Gärtner thus blends artistic and religious history in her analysis - the Malerei und Frömmigkeit of her subtitle - but what is lacking is much consideration of what these paintings might tell us about the nuns who ordered and paid for them - the Nonnenfrömmigkeit of the subtitle. Over the last ten years, there have been many studies of artistic patronage by female convents. Art historians have explored how convents acted as patrons of the visual arts, ordering paintings and sculpture with specific subjects and particular styles for their own buildings and those of the male religious institutions they supported, thus shaping the religious images seen by men as well as women; music historians have shown how women sang, composed, and played musical instruments, with their sounds sometimes reaching far beyond convent walls; religious historians have examined the ways in which women circumvented, subverted, opposed, and occasionally followed the wishes of church authorities, and then expressed their own ideas in art, architecture and music. More importantly, scholars in all these fields have thought about the ways their stories intersect, as art and music both shape devotional practices and are shaped by them, as family chapels and tombs - often built by women - represent and reinforce power hierarchies, as artistic, literary, political, and intellectual patronage relationships influence and are influenced by doctrinal and institutional changes in the church. This scholarship includes: Craig Monson (ed.), The Crannied Wall: Women, Religion and the Arts in Early Modern Europe (Ann Arbor: University of Michigan Press, 1992); M. Dunn, "Piety and Patronage in Seicento Rome: Two Noblewomen and their Convents," Art Bulletin 76 (1994), 644-63; Jeryldene M. Wood, Women, Art, and Spirituality: The Poor Clares of Early Modern Italy (Cambridge: Cambridge University Press, 1996); Ann Matter and John Coakley, Creative Women in Medieval and Early Modern Italy (Philadelphia: University of Pennsylvania Press, 1997); Robert Kendrick, Celestial Sirens: Nuns and Their Music in Early Modern Italy (Oxford: Clarendon, 1996); Craig Monson, Disembodied Voices: Music and Culture in an Early Modern Italian Convent (Berkeley: University of California Press, 1995); Cynthia Lawrence (ed.), Women and Art in Early Modern Europe: Patrons, Collectors, and Connoisseurs (University Park, Penn.: Pennsylvania State University Press, 1997).
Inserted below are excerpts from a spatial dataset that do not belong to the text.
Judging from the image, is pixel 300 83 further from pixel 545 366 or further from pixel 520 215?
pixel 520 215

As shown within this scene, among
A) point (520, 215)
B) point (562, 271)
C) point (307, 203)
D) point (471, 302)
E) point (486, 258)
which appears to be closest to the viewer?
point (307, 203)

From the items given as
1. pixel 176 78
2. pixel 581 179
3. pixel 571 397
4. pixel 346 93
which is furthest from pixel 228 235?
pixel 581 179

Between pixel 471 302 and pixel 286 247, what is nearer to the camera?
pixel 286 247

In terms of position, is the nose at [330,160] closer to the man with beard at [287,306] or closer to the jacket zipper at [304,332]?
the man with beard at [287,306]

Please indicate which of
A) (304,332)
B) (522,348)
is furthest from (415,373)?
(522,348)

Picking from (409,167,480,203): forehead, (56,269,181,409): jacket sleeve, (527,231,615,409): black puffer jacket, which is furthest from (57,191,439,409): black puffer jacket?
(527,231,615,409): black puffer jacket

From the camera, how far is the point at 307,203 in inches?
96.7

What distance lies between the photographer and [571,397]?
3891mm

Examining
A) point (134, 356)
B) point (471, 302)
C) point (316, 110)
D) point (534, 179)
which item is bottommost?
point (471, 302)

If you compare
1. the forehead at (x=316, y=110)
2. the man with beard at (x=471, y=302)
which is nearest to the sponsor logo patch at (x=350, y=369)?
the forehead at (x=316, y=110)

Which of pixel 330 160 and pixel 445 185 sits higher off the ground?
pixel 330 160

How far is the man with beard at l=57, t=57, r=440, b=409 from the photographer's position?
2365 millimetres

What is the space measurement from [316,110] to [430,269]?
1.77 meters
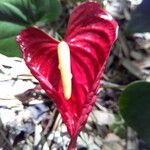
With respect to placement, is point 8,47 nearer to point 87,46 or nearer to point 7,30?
point 7,30

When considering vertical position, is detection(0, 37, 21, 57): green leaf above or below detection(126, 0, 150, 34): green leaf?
above

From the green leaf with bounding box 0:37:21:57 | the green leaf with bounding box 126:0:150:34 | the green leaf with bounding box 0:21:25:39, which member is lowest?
the green leaf with bounding box 126:0:150:34

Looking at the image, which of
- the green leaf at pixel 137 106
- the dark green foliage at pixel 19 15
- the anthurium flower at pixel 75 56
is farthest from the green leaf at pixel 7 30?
the green leaf at pixel 137 106

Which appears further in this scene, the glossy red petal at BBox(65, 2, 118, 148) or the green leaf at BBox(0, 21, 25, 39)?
the green leaf at BBox(0, 21, 25, 39)

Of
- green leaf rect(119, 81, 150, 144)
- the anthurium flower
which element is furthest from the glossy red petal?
green leaf rect(119, 81, 150, 144)

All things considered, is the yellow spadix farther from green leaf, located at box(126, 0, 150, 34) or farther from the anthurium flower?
green leaf, located at box(126, 0, 150, 34)

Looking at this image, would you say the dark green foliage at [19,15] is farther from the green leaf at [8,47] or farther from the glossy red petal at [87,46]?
the glossy red petal at [87,46]
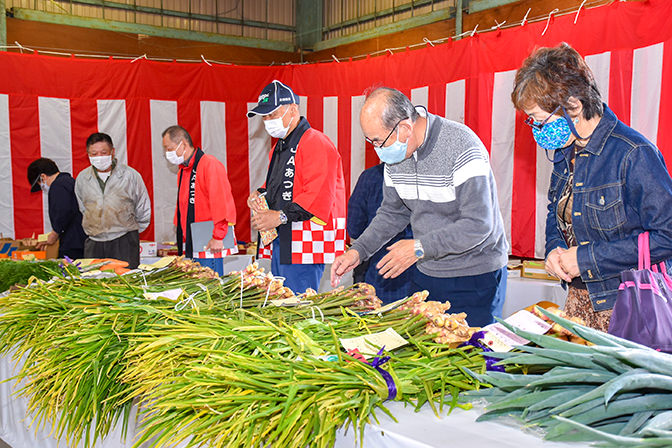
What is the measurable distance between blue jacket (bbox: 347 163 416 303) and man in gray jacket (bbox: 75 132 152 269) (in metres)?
2.08

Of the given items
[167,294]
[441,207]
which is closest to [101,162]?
[167,294]

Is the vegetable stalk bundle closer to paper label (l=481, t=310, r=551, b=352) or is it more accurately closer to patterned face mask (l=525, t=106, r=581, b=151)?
paper label (l=481, t=310, r=551, b=352)

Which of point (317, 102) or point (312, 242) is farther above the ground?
point (317, 102)

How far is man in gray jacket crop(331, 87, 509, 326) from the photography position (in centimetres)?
194

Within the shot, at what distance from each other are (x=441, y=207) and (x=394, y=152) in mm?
257

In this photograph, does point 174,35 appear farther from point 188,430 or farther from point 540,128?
point 188,430

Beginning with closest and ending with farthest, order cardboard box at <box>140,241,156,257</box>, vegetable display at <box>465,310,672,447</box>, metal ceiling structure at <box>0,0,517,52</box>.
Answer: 1. vegetable display at <box>465,310,672,447</box>
2. cardboard box at <box>140,241,156,257</box>
3. metal ceiling structure at <box>0,0,517,52</box>

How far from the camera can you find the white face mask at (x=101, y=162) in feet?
13.9

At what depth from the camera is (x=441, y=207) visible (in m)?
2.07

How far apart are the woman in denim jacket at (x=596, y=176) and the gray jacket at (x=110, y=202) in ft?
10.9

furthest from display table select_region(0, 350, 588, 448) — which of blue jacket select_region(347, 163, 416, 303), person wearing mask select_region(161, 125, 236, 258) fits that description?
person wearing mask select_region(161, 125, 236, 258)

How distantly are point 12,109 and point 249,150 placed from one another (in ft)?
7.63

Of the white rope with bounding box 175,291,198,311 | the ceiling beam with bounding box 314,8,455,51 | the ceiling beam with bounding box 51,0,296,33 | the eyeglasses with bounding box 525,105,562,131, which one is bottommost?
the white rope with bounding box 175,291,198,311

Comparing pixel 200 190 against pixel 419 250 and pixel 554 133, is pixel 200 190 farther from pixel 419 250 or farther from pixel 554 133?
pixel 554 133
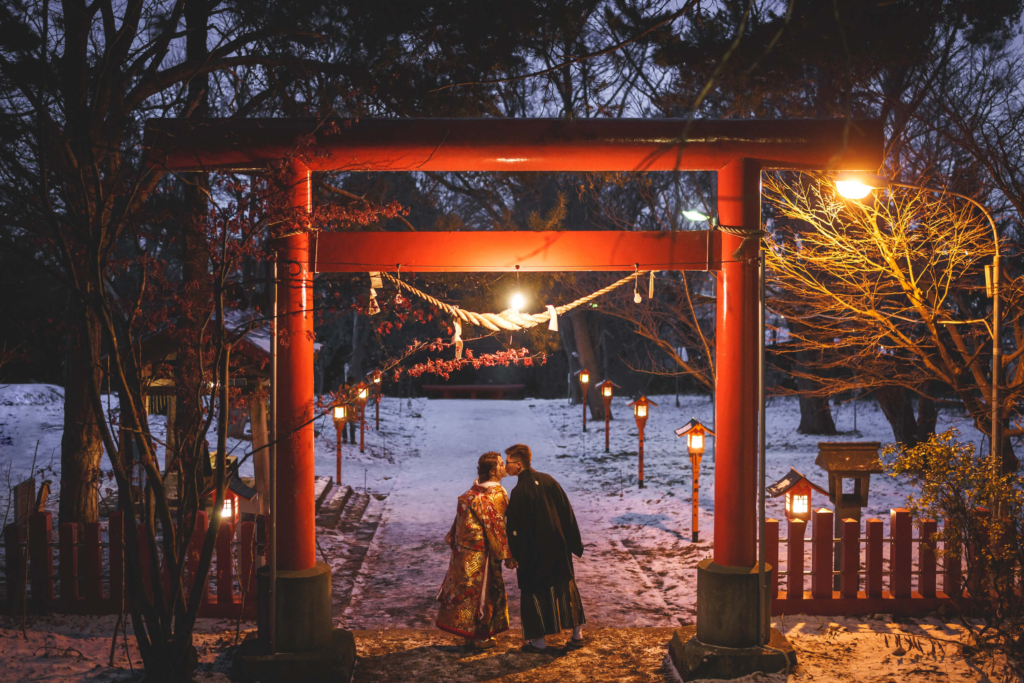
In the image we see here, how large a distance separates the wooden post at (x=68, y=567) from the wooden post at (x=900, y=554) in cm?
745

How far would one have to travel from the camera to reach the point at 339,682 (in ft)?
17.6

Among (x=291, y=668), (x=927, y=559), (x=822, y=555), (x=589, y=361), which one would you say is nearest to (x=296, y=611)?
(x=291, y=668)

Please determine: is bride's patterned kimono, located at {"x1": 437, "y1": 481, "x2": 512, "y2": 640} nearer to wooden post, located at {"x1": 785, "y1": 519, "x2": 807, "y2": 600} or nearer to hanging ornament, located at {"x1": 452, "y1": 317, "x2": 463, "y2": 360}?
hanging ornament, located at {"x1": 452, "y1": 317, "x2": 463, "y2": 360}

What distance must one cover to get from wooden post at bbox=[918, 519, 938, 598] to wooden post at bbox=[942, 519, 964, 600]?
129 mm

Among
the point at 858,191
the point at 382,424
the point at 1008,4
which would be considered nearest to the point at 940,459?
the point at 858,191

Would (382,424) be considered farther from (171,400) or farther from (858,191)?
(858,191)

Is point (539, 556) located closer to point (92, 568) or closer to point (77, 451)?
point (92, 568)

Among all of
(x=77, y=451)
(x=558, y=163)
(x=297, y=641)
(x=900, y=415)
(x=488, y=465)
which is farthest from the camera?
(x=900, y=415)

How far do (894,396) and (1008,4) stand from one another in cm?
1035

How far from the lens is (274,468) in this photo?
549cm

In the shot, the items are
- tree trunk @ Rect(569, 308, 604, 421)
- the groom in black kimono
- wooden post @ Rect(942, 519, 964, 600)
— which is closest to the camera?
wooden post @ Rect(942, 519, 964, 600)

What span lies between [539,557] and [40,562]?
178 inches

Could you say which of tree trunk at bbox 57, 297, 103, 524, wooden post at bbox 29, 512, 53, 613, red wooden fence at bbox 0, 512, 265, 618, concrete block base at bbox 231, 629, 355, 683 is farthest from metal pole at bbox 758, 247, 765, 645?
tree trunk at bbox 57, 297, 103, 524

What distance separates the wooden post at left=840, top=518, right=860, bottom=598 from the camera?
6.77 metres
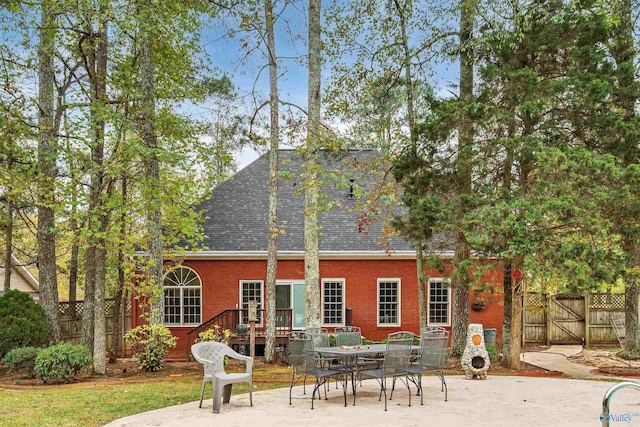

As this list points out, most of this scholarship has focused on Italy, and I was very much hoping that Gärtner's book would provide a welcome German perspective on these issues. It does not, nor does it address any of the theoretical or methodological questions posed by this new scholarship on convents and the arts. This may be because there are few sources detailing the specific relationship between the nuns who paid for these paintings and their artists, or because the book began as a doctoral dissertation, so that Gärtner did not feel it appropriate to push her evidence. She does speculate about other issues, however, and judging by the paintings themselves, the influence of the patron varied; some paintings include portraits of the nun and many scenes from the life (and martyrdom) of her patron saint, while others include much less that might be understood as personal or biographical. I hope that in the future the author will use her rich knowledge of these spectacular paintings and their origins to help us think about ways in which the nuns of Augsburg might have differed from those of Rome in their piety and patronage, especially as they were so intent on recreating a vision of the churches of Rome in their midst.